The Yemeni central bank says the nation’s oil revenues suffered a drop of about $1 billion or 37% in 2014 due to plunging crude prices and attacks on the impoverished country’s pipelines.
The bank said in a statement that the Arab country’s revenues amounted to $1.673 billion last year, compared with $2.662 billion in 2013, Saba state news agency reported on Saturday.
“The main reasons behind the decrease were the drop in Yemen’s production capacity and in oil prices as well as the attacks on the pipeline” linking oil fields in Ma’rib Province with the coastal Hudayda Province,” the statement added.

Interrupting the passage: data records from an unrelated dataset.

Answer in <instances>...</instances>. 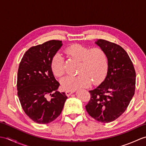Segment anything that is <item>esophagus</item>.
Returning a JSON list of instances; mask_svg holds the SVG:
<instances>
[{
  "label": "esophagus",
  "instance_id": "1",
  "mask_svg": "<svg viewBox=\"0 0 146 146\" xmlns=\"http://www.w3.org/2000/svg\"><path fill=\"white\" fill-rule=\"evenodd\" d=\"M75 92V91H70V90H67V91H66V95L68 96V97H69L70 95H71V94H73V93H74Z\"/></svg>",
  "mask_w": 146,
  "mask_h": 146
}]
</instances>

Yemen is a minor oil producer but its income from oil production constitutes some 70% of government revenue and about 90% of its exports.
Tribesmen have repeatedly sabotaged Yemen’s oil and gas pipelines to put pressure on the central government to meet their demands.
Last November, heavily armed tribesmen blew up a major crude oil pipeline in Yemen’s central province of Marib. The attack hit a section of the pipeline in the Sarwah district of the province, situated approximately 120 kilometers (74 miles) east of the Yemeni capital, Sana’a. The explosion stopped oil flow from the Safir oil fields in Marib Province to the Ras Isa floating export oil terminal on the Red Sea coast.
According to government figures, attacks on infrastructure have cost the impoverished country $4.5 billion between March 2011 and March 2013 alone.
The global oil prices have plunged by nearly 60% since June 2014. Analysts blame oversupply of the black gold as well as the weak global growth for sliding oil prices.